**Given data:**
•••••

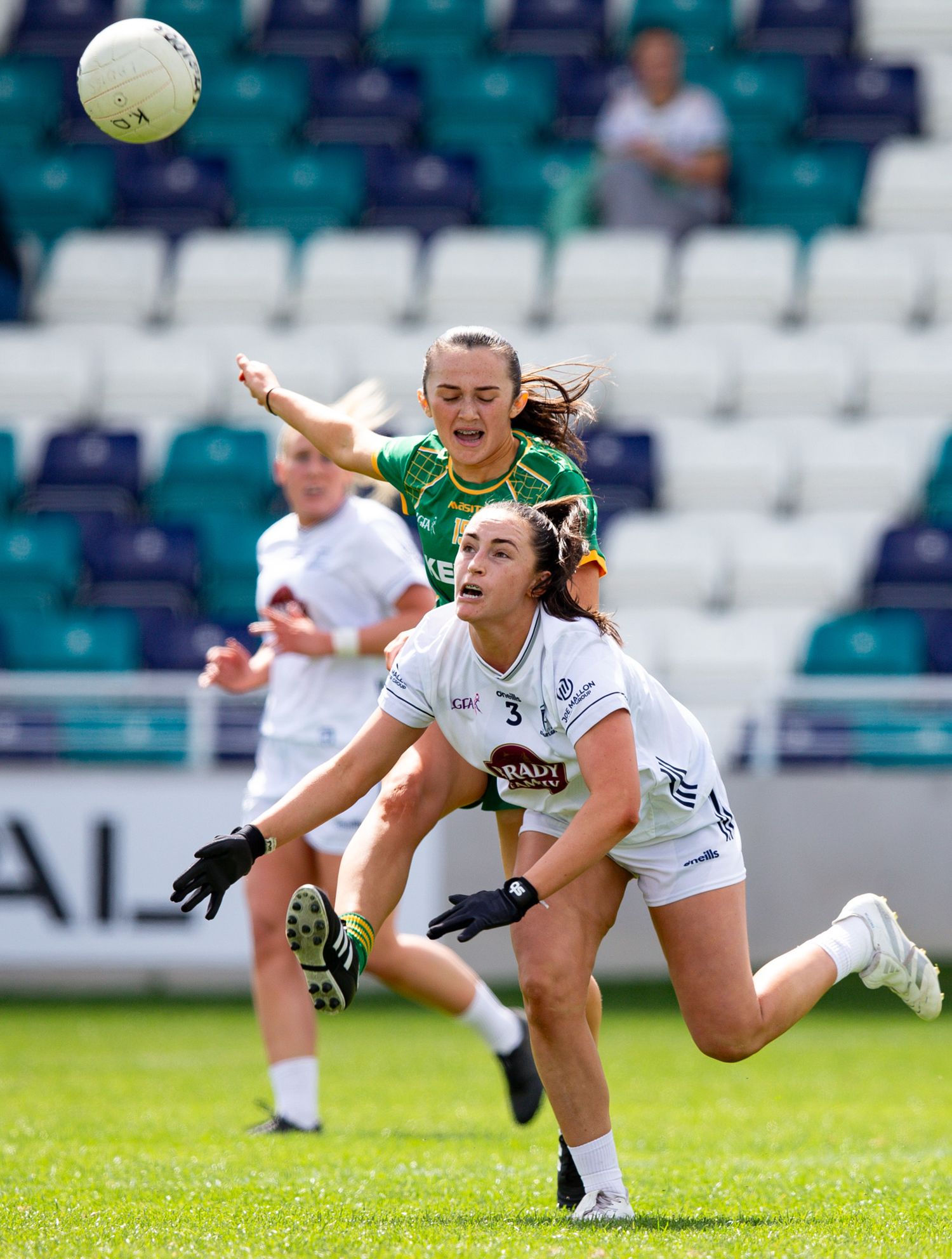 Diving sequence showing players competing for the ball during a women's football match.
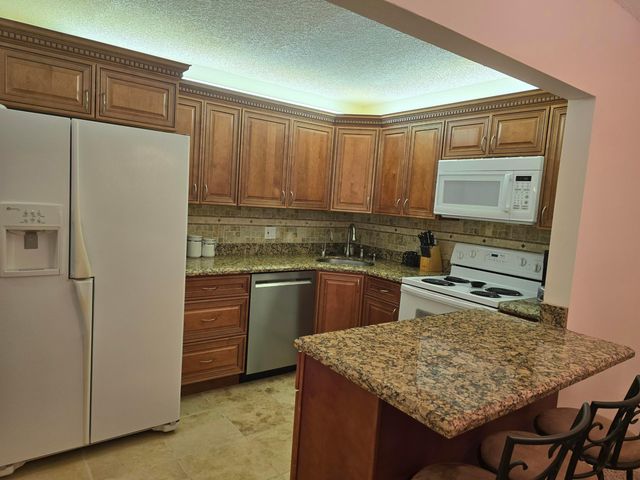 317 Pine Ridge Circle, Greenacres, FL 33463
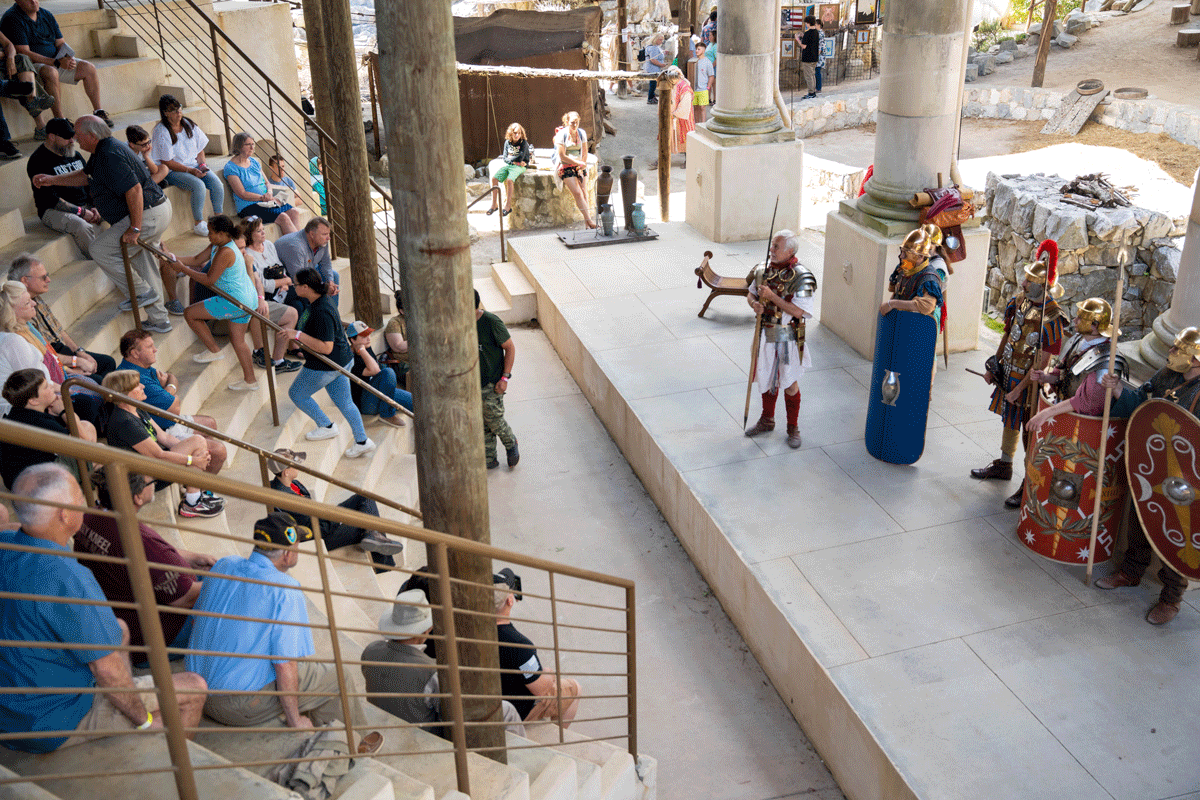 A crowd watching a costumed performance of soldiers at the Biblical History Center in LaGrange, Georgia.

•••••

**What the task asks:**
Send back the data above word for word, with the pictures left out.

**Answer to the problem:**
 Diving sequence showing players competing for the ball during a women's football match.
 317 Pine Ridge Circle, Greenacres, FL 33463
 A crowd watching a costumed performance of soldiers at the Biblical History Center in LaGrange, Georgia.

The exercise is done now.